- **SHORT PROBLEM 1**
Express the lines of the records, starting at the line containing "In this photograph, which" and ending at the last line of the records, both included, as a JSON list of strings with one string per line, leaving out blank lines.

- **TEXT EXTRACT**
FERRO FOR LIFE
Chas Strange recalls a lifetime spent building boats for cruising Kiwis.
Whatever happened to ferro-cement yachts? A few decades ago backyards all over New Zealand housed boatbuilding projects. People toiled on their dream designs – hulls by Hartley, Samson and Donovan – the structures laboriously shaped with steel bar and wire mesh.
It was a progression from Johnny Wray and his yacht Ngataki
– anybody with the determination, energy, good health and commonsense could build their own boat quickly and relatively cheaply, put it in the water and sail the world.
One man, with more than an ample amount of those qualities, even built nine boats in his spare time. Now aged 94 and living aboard his launch Twilight in Whangaroa, Chas Strange shakes his head ruefully. “Looking back,” he says, “I wonder how I found the time. You have to forfeit all normal holidays and weekends – and focus on finishing the job at hand.
“There were some early disasters with ferro boats – people built them too light or with really rough plastering jobs. Some 36 ferro yachts were under construction in the Waikato area when I was elected commodore of the Waikato Ferro Yacht Club in 1971.
“But for hulls longer than 33 feet (10.1m) timber construction is heavier than an equivalent ferro cement boat – and ferro is strong.” The hull on one of Strange’s first ferro boats, Manuhiri, was ¾” (19mm) thick and, tested by the DSIR, withstood 8,346 psi (586.8 kg/cm) pressure.
“I’m a ferro fanatic,” he says. “It’s long-lasting too – there are ferro hulls up to 100 years old and still in operation. It’s cheap and easy to repair. Great stuff.”

[Records]

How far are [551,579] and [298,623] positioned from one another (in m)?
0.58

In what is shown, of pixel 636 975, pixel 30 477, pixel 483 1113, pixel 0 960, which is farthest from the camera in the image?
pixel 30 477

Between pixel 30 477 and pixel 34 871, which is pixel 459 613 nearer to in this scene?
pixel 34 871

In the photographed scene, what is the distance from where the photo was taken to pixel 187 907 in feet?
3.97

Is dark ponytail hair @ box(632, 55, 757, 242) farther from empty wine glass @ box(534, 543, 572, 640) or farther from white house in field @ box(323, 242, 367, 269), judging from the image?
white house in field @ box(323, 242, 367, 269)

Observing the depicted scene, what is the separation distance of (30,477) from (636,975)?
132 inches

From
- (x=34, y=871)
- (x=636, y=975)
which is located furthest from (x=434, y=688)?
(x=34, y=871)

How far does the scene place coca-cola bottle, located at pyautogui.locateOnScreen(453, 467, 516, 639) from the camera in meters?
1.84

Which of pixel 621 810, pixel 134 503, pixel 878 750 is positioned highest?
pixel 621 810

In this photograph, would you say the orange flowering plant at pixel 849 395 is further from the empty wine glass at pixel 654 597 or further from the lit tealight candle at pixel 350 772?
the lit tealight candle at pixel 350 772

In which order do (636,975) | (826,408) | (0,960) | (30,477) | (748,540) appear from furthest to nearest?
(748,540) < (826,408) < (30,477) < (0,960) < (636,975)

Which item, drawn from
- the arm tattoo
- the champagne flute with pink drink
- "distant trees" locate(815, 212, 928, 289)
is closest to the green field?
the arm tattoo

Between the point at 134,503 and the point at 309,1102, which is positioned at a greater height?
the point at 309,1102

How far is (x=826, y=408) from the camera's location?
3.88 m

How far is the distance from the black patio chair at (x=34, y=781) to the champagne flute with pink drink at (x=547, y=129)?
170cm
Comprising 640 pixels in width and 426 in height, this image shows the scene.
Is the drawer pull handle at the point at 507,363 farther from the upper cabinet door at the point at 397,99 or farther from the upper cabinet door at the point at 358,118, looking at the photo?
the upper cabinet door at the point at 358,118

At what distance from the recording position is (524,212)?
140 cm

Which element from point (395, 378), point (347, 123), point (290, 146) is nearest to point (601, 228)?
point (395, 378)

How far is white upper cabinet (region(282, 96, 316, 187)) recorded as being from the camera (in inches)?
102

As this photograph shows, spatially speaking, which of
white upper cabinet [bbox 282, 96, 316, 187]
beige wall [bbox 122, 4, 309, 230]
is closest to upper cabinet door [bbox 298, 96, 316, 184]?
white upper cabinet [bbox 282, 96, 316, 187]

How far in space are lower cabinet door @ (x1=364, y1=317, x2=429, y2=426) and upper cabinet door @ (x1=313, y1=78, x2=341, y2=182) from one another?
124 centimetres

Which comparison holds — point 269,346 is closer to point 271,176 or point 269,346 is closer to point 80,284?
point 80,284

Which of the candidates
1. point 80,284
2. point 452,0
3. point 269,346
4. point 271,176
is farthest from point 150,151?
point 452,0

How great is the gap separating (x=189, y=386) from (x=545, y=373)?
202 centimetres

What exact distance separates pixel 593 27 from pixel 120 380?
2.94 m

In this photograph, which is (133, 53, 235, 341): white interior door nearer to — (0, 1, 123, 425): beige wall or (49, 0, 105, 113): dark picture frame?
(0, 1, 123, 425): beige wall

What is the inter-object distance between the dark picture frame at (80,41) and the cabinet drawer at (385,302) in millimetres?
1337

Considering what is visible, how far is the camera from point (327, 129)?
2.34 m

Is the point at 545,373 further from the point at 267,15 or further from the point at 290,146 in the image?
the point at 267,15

- **SHORT PROBLEM 2**
Retype the entire text about ferro-cement yachts with no changes.

- **EXERCISE OUTPUT 1**
[
  "In this photograph, which is (133, 53, 235, 341): white interior door nearer to — (0, 1, 123, 425): beige wall or (49, 0, 105, 113): dark picture frame?",
  "(0, 1, 123, 425): beige wall",
  "What is the inter-object distance between the dark picture frame at (80,41) and the cabinet drawer at (385,302) in millimetres?",
  "1337",
  "Considering what is visible, how far is the camera from point (327, 129)?",
  "2.34 m",
  "Is the point at 545,373 further from the point at 267,15 or further from the point at 290,146 in the image?",
  "the point at 267,15"
]

- **EXERCISE OUTPUT 2**
FERRO FOR LIFE
Chas Strange recalls a lifetime spent building boats for cruising Kiwis.
Whatever happened to ferro-cement yachts? A few decades ago backyards all over New Zealand housed boatbuilding projects. People toiled on their dream designs – hulls by Hartley, Samson and Donovan – the structures laboriously shaped with steel bar and wire mesh.
It was a progression from Johnny Wray and his yacht Ngataki
– anybody with the determination, energy, good health and commonsense could build their own boat quickly and relatively cheaply, put it in the water and sail the world.
One man, with more than an ample amount of those qualities, even built nine boats in his spare time. Now aged 94 and living aboard his launch Twilight in Whangaroa, Chas Strange shakes his head ruefully. “Looking back,” he says, “I wonder how I found the time. You have to forfeit all normal holidays and weekends – and focus on finishing the job at hand.
“There were some early disasters with ferro boats – people built them too light or with really rough plastering jobs. Some 36 ferro yachts were under construction in the Waikato area when I was elected commodore of the Waikato Ferro Yacht Club in 1971.
“But for hulls longer than 33 feet (10.1m) timber construction is heavier than an equivalent ferro cement boat – and ferro is strong.” The hull on one of Strange’s first ferro boats, Manuhiri, was ¾” (19mm) thick and, tested by the DSIR, withstood 8,346 psi (586.8 kg/cm) pressure.
“I’m a ferro fanatic,” he says. “It’s long-lasting too – there are ferro hulls up to 100 years old and still in operation. It’s cheap and easy to repair. Great stuff.”